On Sunday 11th September 2022, our very own Matt Tracey, will be running in The Great North Run to raise awareness and money for Unique.
Like many small charities Covid-19 has had a massive impact on fundraising efforts over the last 2 years, so now is the time for a new challenge and opportunity to help what is truly an amazing cause so close to our hearts.
Unique provides support, information, and networking to families affected by rare chromosome and gene disorders. Its mission is to inform, support and alleviate the isolation of anyone affected by a rare chromosome disorder, copy number variant or single-gene disorders associated with learning disabilities / developmental delay and to raise public awareness.
Matt's daughter, Sofia, was diagnosed in March 2018 with a 1.38Mb Chromosomal Micodeletion of 9q22.31q22.32 found as the result of a genetic microarray test.
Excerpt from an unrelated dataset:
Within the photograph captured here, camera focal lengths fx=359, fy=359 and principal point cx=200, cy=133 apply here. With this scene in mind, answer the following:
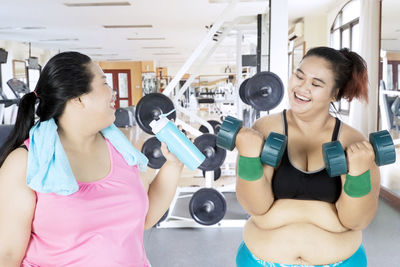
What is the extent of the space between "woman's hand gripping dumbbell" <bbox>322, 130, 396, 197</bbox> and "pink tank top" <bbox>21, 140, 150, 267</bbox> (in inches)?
17.1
The deletion is ‘De Nevo’ which means that neither Matt or his partner has the same deletion, and therefore it is not inherited. There is also no match on any database or overlap with any known syndrome, and therefore the effect that it may have on Sofia is very much unknown.
Sofia is now near 7 years old and does face many mobility and communication challenges, however, she is the happiest little girl Matt and his partner could wish for! Every day they learn and develop with Sofia, and she always puts a smile on their face with her wonderful singing and dancing!